**EXCERPTED PASSAGE:**
☆ ☆ ☆

How to Save Money at Whole Foods, According to a Health Coach

Welcome to our series #CartedByT30, where experts, influencers, and anyone who just really knows how to nail down a grocery list show us exactly what goes in their carts each week. Tune in to our Instagram Story on Sundays to walk down the aisle with them, and then shop out the products here. This week, health coach Kirsten Wessbecher shares her tips on getting the most bang for your buck at Whole Foods—plus the foods she always adds to her cart.

Some people say Disneyland is the happiest place on earth, but for a wellness-obsessed nutrition nerd like myself, Whole Foods takes the win. Fun fact: In middle school, I asked my mom if I could have my birthday party at Whole Foods.

Needless to say, my love and passion for healing clients through whole, nourishing foods lights me up inside to this day. Not only do I love making an impact through prevention and education, but I believe taste should not be sacrificed. Most importantly, nutrient-dense meals should accessible to everyone!

☆ ☆ ☆

**PROBLEM SET:**
1. For each statement about the Whole Foods article, answer yes or no and quote the words from the text that decide it. (a) Readers are invited to follow the series on Instagram on Sundays. (b) The writer believes taste should be given up for the sake of nutrition. (c) For the writer, Disneyland is the happiest place on earth.
2. Output the part of the Whole Foods article from "Needless to say, my" up to and including "accessible to everyone!".

**COLLECTED DATA:**
☆ ☆ ☆

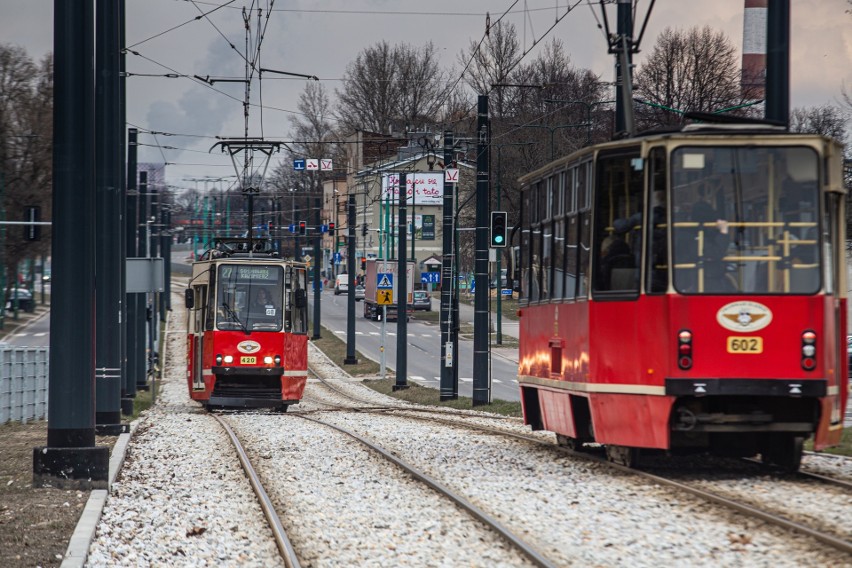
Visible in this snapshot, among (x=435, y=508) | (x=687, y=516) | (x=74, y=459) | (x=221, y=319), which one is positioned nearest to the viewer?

☆ ☆ ☆

**ANSWERS PROVIDED:**
1.
(a) Yes: "Tune in to our Instagram Story on Sundays"
(b) No: "I believe taste should not be sacrificed."
(c) No: "for a wellness-obsessed nutrition nerd like myself, Whole Foods takes the win."

2.
Needless to say, my love and passion for healing clients through whole, nourishing foods lights me up inside to this day. Not only do I love making an impact through prevention and education, but I believe taste should not be sacrificed. Most importantly, nutrient-dense meals should accessible to everyone!